Darius was not to see his palace city completed. Far to the west, in Greece, a new power challenged the conquests of the Persian kings. By 492 B.C., the struggle for Middle Eastern supremacy was under way. At Marathon two years later, Darius' army was defeated by the Greeks, and a courier named Pheidippides ran 22 miles to Athens to spread word of the victory. While sculptors and laborers were still at work on half-finished Persepolis, Darius died in the midst of preparations for another expedition against the Greeks.
Xerxes I, Darius' son, accepted his father's ambitions as his own. He continued both the struggle against Greece and the building of Persepolis. In gray marble symmetry, the palace city rose on a stone platform 40 feet high, 1,500 feet long and 900 wide. Every building demonstrated the eclectic Persian taste in architecture, combined and refined with the best of Greek, Assyrian and Egyptian styles.
For a time the war against Greece went well for Xerxes the Great as his legions marched through Thrace, Macedonia and Thessaly. After a setback at Thermopylae, the Persian army captured and burned Athens. But the defeat of his fleet at the classic battle of Salamis, a favorite among naval historians, forced Xerxes to return home, where he was put to death by the captain of his guards.
A succession of court intrigues brought Darius III to the king's throne in Persepolis in 336 B.C. He was not destined to be called "the Great." As one historian put it, "Cyrus and Darius created Persia, Xerxes inherited it, his successors destroyed it."
The Persian Empire was ripe for plucking. The Greeks, led by Alexander of Macedonia, were on the march eastward. Darius III was no match as statesman or soldier for the youthful Alexander, whom history would know as Alexander the Great. At Granicus, the Greeks lost 115 men, the Persians 20,000. As Alexander pushed deeper into the Persian Empire, Darius marshaled 600,000 warriors, with 600 mules and 300 camels to carry the royal purse. At Issus, 30,000 Greeks methodically destroyed 110,000 Persians when Darius blundered into battle on ground where only a small fraction of his hordes could fight at one time.
In quick succession Alexander overran Babylon, Jerusalem, Egypt and Tyre. Spurning a peace offer from Darius, he thrust his legions straight into the heart of the Persian Empire—Persepolis. No one knows what prompted Alexander to plunder and burn the splendid palace city.
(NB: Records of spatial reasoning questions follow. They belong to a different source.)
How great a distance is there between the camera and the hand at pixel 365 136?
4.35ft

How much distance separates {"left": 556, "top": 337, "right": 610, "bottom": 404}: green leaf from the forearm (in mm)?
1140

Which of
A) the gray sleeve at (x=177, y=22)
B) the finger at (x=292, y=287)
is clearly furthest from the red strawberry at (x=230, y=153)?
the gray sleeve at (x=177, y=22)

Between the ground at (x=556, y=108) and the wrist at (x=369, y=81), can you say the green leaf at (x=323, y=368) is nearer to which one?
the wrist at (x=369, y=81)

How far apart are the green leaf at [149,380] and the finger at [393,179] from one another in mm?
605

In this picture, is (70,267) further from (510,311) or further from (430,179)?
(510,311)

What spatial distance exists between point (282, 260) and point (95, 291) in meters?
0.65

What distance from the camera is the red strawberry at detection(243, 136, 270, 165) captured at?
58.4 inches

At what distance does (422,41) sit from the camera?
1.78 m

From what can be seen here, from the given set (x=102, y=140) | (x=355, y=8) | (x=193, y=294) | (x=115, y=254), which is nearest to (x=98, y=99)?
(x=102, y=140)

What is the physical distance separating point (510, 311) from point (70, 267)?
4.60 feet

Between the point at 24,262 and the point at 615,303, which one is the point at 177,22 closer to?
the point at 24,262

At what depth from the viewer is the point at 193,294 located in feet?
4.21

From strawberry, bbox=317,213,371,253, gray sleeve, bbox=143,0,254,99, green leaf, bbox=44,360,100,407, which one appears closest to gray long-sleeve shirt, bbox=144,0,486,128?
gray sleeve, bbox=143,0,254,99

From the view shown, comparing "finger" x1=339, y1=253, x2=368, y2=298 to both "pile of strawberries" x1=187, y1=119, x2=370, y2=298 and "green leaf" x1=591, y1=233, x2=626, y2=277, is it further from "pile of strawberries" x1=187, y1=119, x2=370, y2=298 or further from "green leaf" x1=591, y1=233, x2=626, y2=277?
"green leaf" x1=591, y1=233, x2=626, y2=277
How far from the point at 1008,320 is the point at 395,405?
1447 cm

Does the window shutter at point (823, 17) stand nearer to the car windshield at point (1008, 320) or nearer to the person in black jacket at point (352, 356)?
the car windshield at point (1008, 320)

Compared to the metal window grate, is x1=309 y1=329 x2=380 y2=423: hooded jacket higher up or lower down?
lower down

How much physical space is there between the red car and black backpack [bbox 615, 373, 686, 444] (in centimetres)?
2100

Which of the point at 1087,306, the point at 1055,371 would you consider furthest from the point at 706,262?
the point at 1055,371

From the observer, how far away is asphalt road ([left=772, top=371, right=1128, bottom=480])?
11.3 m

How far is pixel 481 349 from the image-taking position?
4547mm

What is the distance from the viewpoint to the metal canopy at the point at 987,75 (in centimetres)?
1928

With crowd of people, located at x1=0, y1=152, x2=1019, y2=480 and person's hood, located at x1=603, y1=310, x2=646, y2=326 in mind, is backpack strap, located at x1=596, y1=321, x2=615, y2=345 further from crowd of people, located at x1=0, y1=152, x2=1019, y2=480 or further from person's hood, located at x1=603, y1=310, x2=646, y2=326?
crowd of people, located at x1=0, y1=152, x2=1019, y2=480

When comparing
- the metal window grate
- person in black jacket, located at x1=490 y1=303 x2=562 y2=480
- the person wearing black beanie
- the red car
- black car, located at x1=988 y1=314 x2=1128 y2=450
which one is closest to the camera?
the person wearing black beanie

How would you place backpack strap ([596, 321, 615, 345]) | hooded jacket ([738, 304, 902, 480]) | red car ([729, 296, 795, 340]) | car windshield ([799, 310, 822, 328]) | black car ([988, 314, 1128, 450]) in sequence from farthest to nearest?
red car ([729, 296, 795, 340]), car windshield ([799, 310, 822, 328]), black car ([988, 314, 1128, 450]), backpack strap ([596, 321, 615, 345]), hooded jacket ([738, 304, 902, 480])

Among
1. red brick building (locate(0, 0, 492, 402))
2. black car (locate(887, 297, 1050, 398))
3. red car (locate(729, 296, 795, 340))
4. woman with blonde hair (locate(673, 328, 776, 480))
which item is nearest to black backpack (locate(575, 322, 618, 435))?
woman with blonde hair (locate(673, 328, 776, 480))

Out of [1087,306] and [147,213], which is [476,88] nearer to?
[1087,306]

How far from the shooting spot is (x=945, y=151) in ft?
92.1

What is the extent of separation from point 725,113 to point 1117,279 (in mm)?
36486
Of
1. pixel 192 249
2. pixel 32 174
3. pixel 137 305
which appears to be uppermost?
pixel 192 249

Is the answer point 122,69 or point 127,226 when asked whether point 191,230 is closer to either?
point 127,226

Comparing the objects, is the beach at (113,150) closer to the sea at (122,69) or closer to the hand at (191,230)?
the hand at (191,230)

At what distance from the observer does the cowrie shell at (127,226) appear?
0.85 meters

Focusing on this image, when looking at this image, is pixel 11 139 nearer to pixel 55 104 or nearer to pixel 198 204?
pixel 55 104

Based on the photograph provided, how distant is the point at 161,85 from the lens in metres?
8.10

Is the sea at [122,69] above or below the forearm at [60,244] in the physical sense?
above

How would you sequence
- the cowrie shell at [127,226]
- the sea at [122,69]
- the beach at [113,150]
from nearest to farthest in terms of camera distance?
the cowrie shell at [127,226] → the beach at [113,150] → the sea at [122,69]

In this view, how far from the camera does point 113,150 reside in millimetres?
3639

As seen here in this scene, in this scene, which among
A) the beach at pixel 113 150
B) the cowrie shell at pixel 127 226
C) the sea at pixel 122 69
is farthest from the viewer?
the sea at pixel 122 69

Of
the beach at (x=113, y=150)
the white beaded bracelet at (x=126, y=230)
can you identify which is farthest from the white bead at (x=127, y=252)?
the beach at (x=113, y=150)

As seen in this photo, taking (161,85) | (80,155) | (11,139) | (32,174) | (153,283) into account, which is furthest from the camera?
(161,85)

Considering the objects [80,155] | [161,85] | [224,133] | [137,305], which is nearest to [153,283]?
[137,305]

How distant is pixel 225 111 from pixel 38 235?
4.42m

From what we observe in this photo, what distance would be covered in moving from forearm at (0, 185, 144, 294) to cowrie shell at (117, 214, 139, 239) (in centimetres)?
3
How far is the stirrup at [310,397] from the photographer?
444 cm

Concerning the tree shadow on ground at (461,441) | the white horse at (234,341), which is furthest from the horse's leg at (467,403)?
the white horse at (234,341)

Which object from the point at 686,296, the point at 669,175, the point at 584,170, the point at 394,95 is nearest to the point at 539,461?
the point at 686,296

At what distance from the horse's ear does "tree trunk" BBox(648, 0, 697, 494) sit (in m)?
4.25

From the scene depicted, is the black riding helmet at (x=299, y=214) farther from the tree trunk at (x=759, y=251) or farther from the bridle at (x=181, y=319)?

Perhaps it was out of revenge for Xerxes' burning of Athens, or perhaps he ordered it, as Plutarch suggests, to satisfy the whim of a court lady named Tha'is. Whatever the reason, the glories of Persepolis were consumed in flame.
Alexander completed the destruction of Persian power at the battle of Arbela. Once again the superbly trained Greek army, numbering 7,000 cavalry and 40,000 infantry, overwhelmed a Persian force 20 times greater than itself. Darius was lulled by his own generals, and Alexander reorganized Persia into a province of the Macedonian Empire. But Persepolis was never rebuilt.
Alexander died of fever in Babylon just seven years after he ordered the sacking and burning of the Persian palace city. The curtain had fallen on the 200-year drama launched by Cyrus. With its grandeur reduced to solitary columns and fallen sculpture, its halls empty of tribute-bearing envoys from all the known world, Persepolis sleeps away the ages. But modern visitors who come upon the ruins in the mountains of Iran find that even in disarray the once proud capital still stands as impressive testimony to the majesty of that city from a long-ago age of heroes.